▸ GIVEN EXERCISE: Substitute "desk leg" for every occurrence of "table leg" in the data below, and reproduce everything else unchanged.

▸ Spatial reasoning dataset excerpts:
+ + +
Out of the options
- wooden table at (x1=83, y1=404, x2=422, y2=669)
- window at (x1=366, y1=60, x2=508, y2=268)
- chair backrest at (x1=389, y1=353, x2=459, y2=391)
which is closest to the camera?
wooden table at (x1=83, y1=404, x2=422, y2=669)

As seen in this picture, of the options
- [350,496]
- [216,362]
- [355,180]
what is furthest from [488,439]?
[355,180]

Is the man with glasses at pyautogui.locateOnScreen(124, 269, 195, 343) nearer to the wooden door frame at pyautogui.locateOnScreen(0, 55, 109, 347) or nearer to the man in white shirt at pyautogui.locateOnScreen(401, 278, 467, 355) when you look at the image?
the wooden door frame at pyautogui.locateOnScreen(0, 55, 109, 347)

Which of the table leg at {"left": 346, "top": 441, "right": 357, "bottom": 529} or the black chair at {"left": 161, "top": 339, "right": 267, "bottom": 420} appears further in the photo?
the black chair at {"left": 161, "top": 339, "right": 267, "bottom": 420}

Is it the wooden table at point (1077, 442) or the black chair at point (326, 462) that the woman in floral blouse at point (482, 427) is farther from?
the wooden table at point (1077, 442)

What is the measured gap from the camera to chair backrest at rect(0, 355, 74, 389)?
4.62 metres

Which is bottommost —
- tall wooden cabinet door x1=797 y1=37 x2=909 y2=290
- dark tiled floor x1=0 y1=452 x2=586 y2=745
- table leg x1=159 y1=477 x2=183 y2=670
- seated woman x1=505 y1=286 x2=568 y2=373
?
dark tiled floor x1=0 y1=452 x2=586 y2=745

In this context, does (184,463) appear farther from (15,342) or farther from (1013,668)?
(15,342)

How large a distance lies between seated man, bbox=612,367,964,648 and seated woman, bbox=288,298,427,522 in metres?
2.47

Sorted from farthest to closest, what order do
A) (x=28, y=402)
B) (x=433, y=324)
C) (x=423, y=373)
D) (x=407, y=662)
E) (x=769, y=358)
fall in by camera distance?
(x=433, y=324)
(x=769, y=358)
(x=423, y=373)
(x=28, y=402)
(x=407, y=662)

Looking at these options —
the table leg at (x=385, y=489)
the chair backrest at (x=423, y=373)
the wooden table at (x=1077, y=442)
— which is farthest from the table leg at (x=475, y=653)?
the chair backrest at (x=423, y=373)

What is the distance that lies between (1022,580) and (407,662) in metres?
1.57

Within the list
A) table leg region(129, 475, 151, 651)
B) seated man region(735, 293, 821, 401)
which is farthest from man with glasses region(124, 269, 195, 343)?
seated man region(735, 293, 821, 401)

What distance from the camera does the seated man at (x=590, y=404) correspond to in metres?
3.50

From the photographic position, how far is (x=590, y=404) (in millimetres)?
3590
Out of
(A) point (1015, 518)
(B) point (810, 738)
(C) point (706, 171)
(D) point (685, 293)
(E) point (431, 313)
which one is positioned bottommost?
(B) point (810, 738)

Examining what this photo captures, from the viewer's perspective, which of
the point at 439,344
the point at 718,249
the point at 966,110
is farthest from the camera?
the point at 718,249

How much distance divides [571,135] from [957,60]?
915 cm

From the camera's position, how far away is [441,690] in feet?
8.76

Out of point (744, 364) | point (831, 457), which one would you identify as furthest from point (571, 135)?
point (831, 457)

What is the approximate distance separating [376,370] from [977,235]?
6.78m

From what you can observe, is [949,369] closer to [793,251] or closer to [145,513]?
+ + +
▸ RESPONSE:
Out of the options
- wooden table at (x1=83, y1=404, x2=422, y2=669)
- window at (x1=366, y1=60, x2=508, y2=268)
- chair backrest at (x1=389, y1=353, x2=459, y2=391)
which is closest to the camera?
wooden table at (x1=83, y1=404, x2=422, y2=669)

As seen in this picture, of the options
- [350,496]
- [216,362]
- [355,180]
what is furthest from [488,439]?
[355,180]

Is the man with glasses at pyautogui.locateOnScreen(124, 269, 195, 343) nearer to the wooden door frame at pyautogui.locateOnScreen(0, 55, 109, 347) or nearer to the man in white shirt at pyautogui.locateOnScreen(401, 278, 467, 355) when you look at the image?
the wooden door frame at pyautogui.locateOnScreen(0, 55, 109, 347)

Which of the desk leg at {"left": 346, "top": 441, "right": 357, "bottom": 529} or the black chair at {"left": 161, "top": 339, "right": 267, "bottom": 420} appears further in the photo?
the black chair at {"left": 161, "top": 339, "right": 267, "bottom": 420}

Is it the wooden table at point (1077, 442) or the black chair at point (326, 462) that the woman in floral blouse at point (482, 427) is farther from?
the wooden table at point (1077, 442)

What is the measured gap from the camera to chair backrest at rect(0, 355, 74, 389)?
4.62 metres

Which is bottommost —
- tall wooden cabinet door x1=797 y1=37 x2=909 y2=290
- dark tiled floor x1=0 y1=452 x2=586 y2=745
- desk leg x1=159 y1=477 x2=183 y2=670
- seated woman x1=505 y1=286 x2=568 y2=373
?
dark tiled floor x1=0 y1=452 x2=586 y2=745

In this context, does (184,463) appear farther from (15,342) or farther from (1013,668)?
(15,342)

How large a distance lies between seated man, bbox=612,367,964,648 and seated woman, bbox=288,298,427,522 in metres?
2.47

Sorted from farthest to closest, what order do
A) (x=28, y=402)
B) (x=433, y=324)
C) (x=423, y=373)
D) (x=407, y=662)
E) (x=769, y=358)
fall in by camera distance?
(x=433, y=324)
(x=769, y=358)
(x=423, y=373)
(x=28, y=402)
(x=407, y=662)

Looking at these options —
the desk leg at (x=385, y=489)
the chair backrest at (x=423, y=373)
the wooden table at (x=1077, y=442)
— which is farthest from the desk leg at (x=475, y=653)?
the chair backrest at (x=423, y=373)

What is the distance that lies between (1022,580) and (407,662) in metres?
1.57

Within the list
A) desk leg region(129, 475, 151, 651)
B) seated man region(735, 293, 821, 401)
which is farthest from man with glasses region(124, 269, 195, 343)?
seated man region(735, 293, 821, 401)

What distance from the camera does the seated man at (x=590, y=404) correspond to in metres?
3.50

From the photographic position, how far is (x=590, y=404) (in millimetres)?
3590
Out of
(A) point (1015, 518)
(B) point (810, 738)
(C) point (706, 171)
(D) point (685, 293)
(E) point (431, 313)
which one is positioned bottommost?
(B) point (810, 738)

Examining what this photo captures, from the viewer's perspective, which of
the point at 439,344
the point at 718,249
the point at 966,110
is farthest from the camera?
the point at 718,249

How much distance divides [571,135] from [957,60]?
915 cm

From the camera's position, how far away is [441,690] in feet?
8.76

Out of point (744, 364) | point (831, 457), which one would you identify as furthest from point (571, 135)?
point (831, 457)

What is the approximate distance separating [376,370] from [977,235]?
6.78m

From what you can observe, is [949,369] closer to [793,251] or closer to [145,513]?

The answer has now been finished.